Some boards will prompt you to press the key to enter the BIOS as the only option when the CMOS battery is flat. Whether or not you set the clock, you still have to enter the bios to boot.
The battery is a standard CR2032, so it's easy to replace, but it's not something that most people experience, so it's not common knowledge.
Personally I went about 6 months doing the same thing before I even bothered googling "how much does a CMOS battery cost" because it was an old pc anyway.
Some boards position their battery in really awkward and annoying places that force you to remove components to get to it. A real pain... don't make me remove the CPU cooler just to get to the battery... >.>'
Dell seem to be the worst at it. You cannot access any component without removing every other component.
I seem to remember at one point I had a computer where you couldn't easily access the RAM unless you removed the graphics card. Because one of the RAM clips couldn't be undone because it literally hit the graphics card.
When companies go out of their way to make designs that are as obtuse as possible just for the sake of doing so, it's especially aggravating. Like pre-built PCs that solder their components on or disable elements so that you can't upgrade them.
My assumption is that the default boot device was wrong and they needed to go to the bios to switch it but would never save the correct order so they had to do it every time.
Not sure! However, it's possible the coin cell that keeps the BIOS settings was removed or dead. This forces the BIOS into default configuration on boot, which may have caused a boot failure if you needed some specific hardware configuration set in BIOS.
Maybe they used it as a way to control computer access, but it seems more likely that they just didn't get around to replacing the coin cell :D
They had some BIOS issue or wanted to boot from a different partition. Possibly to keep your virus laden downloads away from their files.
"Let us just change the boot order so you can play in your shitty OS, and not our secure Gentoo drive"
Are you sure it was BIOS, and not just the password unlock, or they had DOS amd Windows Dual boot?

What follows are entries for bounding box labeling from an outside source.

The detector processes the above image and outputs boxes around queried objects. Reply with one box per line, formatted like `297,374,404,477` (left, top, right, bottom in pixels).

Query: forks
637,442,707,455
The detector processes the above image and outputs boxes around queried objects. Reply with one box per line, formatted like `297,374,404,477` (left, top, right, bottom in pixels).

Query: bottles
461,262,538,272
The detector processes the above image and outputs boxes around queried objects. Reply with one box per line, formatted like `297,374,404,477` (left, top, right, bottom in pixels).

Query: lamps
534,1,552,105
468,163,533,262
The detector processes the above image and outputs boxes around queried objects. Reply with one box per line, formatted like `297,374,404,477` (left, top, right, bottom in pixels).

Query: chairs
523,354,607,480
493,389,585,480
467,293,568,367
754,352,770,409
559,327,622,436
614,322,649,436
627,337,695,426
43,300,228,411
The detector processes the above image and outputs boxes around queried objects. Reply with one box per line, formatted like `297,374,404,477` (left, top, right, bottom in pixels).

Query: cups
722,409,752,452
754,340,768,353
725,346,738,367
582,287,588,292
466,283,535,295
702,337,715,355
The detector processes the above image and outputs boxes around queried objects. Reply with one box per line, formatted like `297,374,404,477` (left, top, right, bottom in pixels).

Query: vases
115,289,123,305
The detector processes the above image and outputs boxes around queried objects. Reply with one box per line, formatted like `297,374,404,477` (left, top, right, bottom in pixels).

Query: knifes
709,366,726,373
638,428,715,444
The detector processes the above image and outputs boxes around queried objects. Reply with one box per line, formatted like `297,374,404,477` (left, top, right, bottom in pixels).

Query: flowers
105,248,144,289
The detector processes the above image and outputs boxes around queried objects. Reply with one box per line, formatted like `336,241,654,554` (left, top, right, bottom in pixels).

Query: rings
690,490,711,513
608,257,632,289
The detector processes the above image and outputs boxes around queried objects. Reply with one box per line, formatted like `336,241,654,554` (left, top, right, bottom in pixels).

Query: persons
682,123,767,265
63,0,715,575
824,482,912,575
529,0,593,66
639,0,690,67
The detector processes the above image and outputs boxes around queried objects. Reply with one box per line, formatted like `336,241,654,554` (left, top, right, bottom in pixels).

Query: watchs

It was possible to set a bios password. They might have done that to prevent you from booting the computer without permission.
Bios was not set up correctly, or it did not detect the keyboard and was set to fail into bios in that case.
There was no real standard of behaviour that was adhered to for early PCs, so different hardware acted very differently. Standards that were adopted like USB were often implemented in incomplete or incompatible ways.
Your parents werent computer smart people.
Hey, knowing your way into the BIOS and out again is at least hacker level 7.
I mean the computer literally tells you how to do it when booting up
Reading the messages on the screen is already hacker level 5.